Data provided: Begin
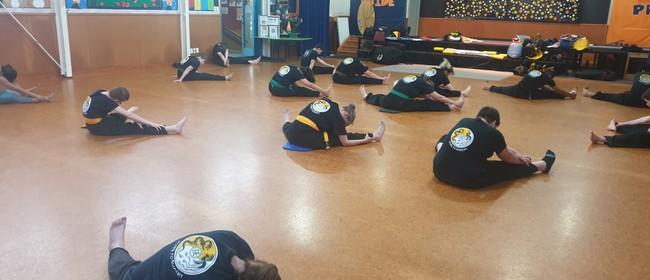 Adults Martial Arts Classes for Beginners and Experts 2021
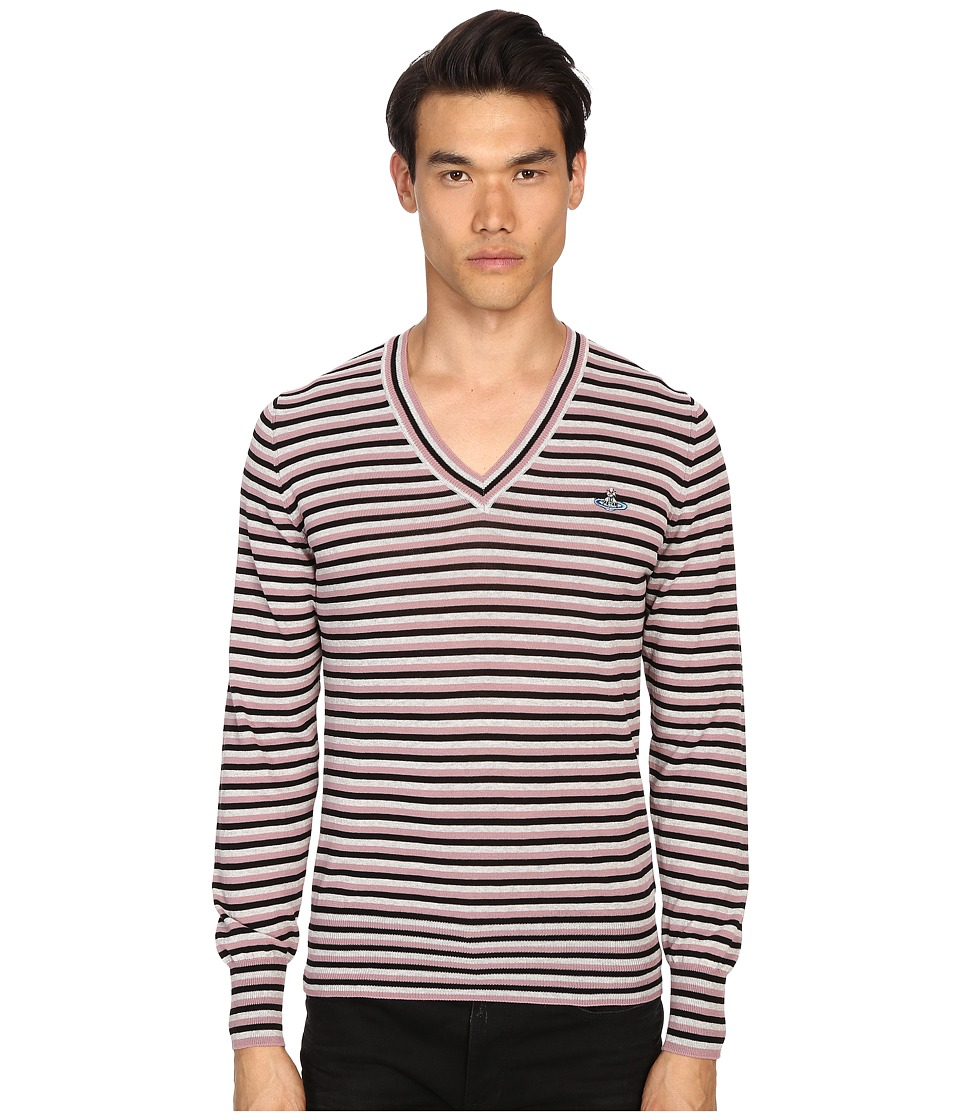 Vivienne Westwood - Stripe Classic V-Neck Sweater (Black/Grey/Pink Stripe) Men's Sweater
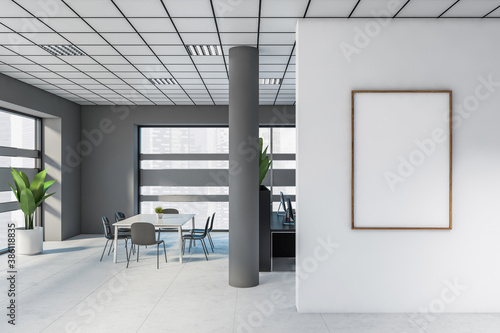 Gray open space office with poster Canvas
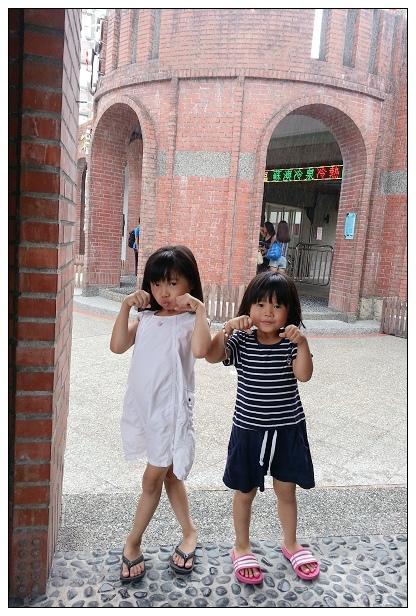 201308台南花東之旅-159.jpg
Data provided: End
§ Exercise directions: Put each line of the listing above into the copy exactly, dropping the pictures.

§ Solution for this task:
 Adults Martial Arts Classes for Beginners and Experts 2021
 Vivienne Westwood - Stripe Classic V-Neck Sweater (Black/Grey/Pink Stripe) Men's Sweater
 Gray open space office with poster Canvas
 201308台南花東之旅-159.jpg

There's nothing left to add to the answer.